> _To do_
Print everything from the line containing "How far from" down to the line containing "Within the scene", including both of those lines, and leave the pictures out.

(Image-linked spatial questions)
----
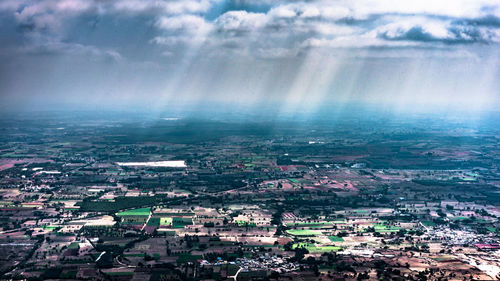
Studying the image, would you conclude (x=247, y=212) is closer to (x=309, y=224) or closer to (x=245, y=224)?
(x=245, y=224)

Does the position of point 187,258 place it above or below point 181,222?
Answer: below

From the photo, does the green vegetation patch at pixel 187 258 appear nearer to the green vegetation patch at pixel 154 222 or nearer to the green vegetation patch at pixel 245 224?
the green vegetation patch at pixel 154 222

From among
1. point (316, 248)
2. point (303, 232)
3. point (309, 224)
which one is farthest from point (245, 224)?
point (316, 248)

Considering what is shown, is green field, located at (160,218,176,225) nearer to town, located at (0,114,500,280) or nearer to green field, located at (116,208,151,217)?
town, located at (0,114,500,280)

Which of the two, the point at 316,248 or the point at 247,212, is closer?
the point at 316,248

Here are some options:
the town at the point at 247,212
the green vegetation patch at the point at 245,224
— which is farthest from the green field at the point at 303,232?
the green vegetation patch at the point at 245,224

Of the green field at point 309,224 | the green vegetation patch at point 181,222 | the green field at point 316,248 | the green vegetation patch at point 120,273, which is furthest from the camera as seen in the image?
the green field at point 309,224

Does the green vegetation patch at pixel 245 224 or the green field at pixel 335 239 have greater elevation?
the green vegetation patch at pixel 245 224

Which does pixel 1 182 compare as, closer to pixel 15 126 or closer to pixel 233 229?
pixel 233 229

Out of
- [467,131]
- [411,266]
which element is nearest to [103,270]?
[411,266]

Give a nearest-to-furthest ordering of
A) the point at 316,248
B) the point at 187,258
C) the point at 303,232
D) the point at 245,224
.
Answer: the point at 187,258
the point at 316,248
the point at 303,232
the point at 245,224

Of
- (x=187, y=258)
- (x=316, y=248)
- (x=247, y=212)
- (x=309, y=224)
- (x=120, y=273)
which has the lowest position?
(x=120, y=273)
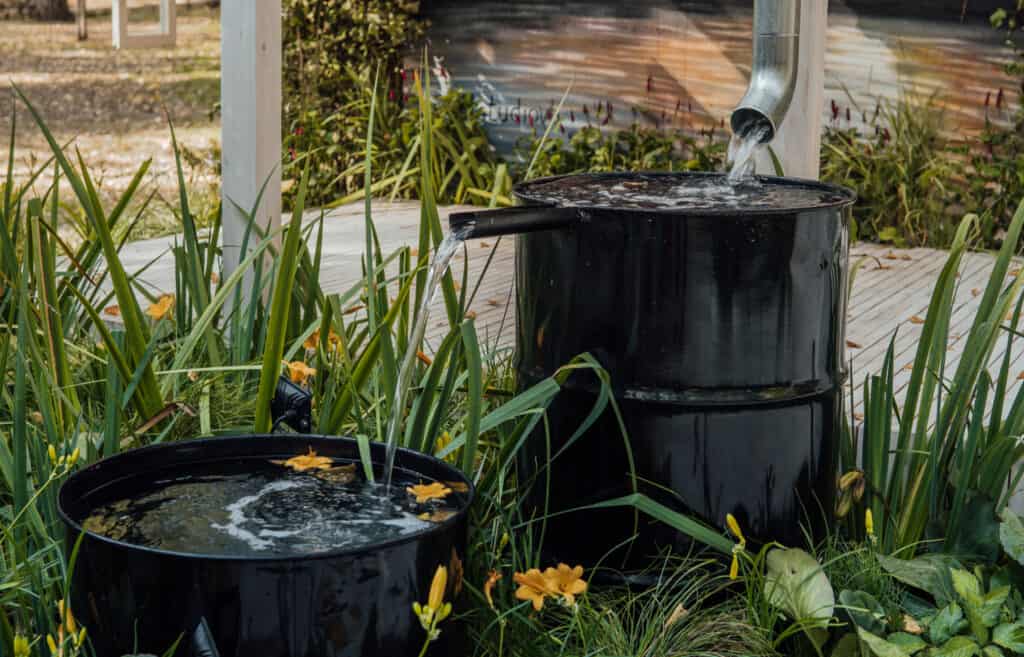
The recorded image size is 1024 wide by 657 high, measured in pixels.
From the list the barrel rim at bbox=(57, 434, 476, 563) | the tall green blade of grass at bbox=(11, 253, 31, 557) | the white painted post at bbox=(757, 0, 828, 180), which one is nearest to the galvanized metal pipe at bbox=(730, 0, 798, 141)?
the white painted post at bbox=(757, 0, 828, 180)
----
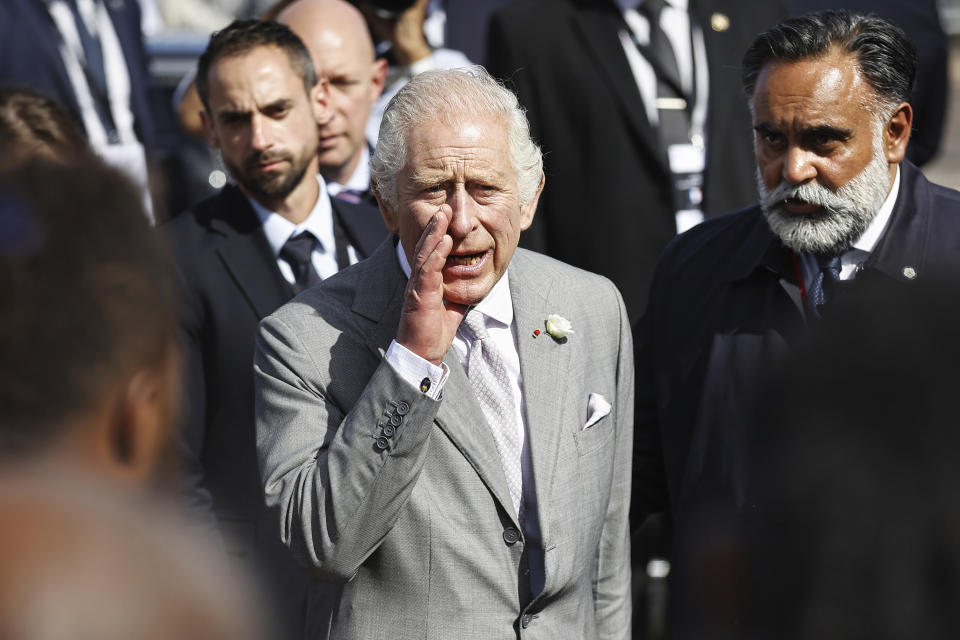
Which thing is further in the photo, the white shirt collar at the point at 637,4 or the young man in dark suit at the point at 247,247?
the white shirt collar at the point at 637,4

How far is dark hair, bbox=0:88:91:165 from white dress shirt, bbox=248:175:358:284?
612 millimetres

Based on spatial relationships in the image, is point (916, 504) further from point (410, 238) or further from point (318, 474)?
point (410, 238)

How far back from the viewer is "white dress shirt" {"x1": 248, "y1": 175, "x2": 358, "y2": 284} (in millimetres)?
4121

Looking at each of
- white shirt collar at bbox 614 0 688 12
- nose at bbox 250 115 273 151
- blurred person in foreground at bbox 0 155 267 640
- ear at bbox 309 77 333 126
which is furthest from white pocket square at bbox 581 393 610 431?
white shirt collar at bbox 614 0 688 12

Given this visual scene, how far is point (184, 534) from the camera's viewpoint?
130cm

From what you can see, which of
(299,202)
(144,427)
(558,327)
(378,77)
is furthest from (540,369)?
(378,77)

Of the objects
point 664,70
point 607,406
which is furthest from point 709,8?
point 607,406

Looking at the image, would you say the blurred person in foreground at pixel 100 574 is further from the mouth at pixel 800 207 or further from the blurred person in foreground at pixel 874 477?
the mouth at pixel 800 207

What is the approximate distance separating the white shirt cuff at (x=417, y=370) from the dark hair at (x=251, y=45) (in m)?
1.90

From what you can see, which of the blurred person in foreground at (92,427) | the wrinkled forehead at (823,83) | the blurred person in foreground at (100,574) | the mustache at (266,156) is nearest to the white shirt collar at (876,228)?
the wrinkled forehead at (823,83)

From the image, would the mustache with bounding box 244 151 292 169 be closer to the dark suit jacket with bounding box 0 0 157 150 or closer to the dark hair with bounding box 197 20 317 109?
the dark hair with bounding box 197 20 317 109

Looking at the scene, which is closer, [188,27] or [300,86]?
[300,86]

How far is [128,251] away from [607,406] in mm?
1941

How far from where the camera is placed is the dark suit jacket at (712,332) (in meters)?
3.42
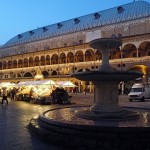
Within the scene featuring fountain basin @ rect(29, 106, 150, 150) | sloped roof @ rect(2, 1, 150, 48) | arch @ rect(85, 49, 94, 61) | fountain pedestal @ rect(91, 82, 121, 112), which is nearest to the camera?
----
> _Response_
How far from where the camera is placed is the dark suit jacket at (712,332) (in meters)?
3.42
Within the scene featuring fountain basin @ rect(29, 106, 150, 150) | sloped roof @ rect(2, 1, 150, 48) | arch @ rect(85, 49, 94, 61) | fountain pedestal @ rect(91, 82, 121, 112), which is nearest to the camera?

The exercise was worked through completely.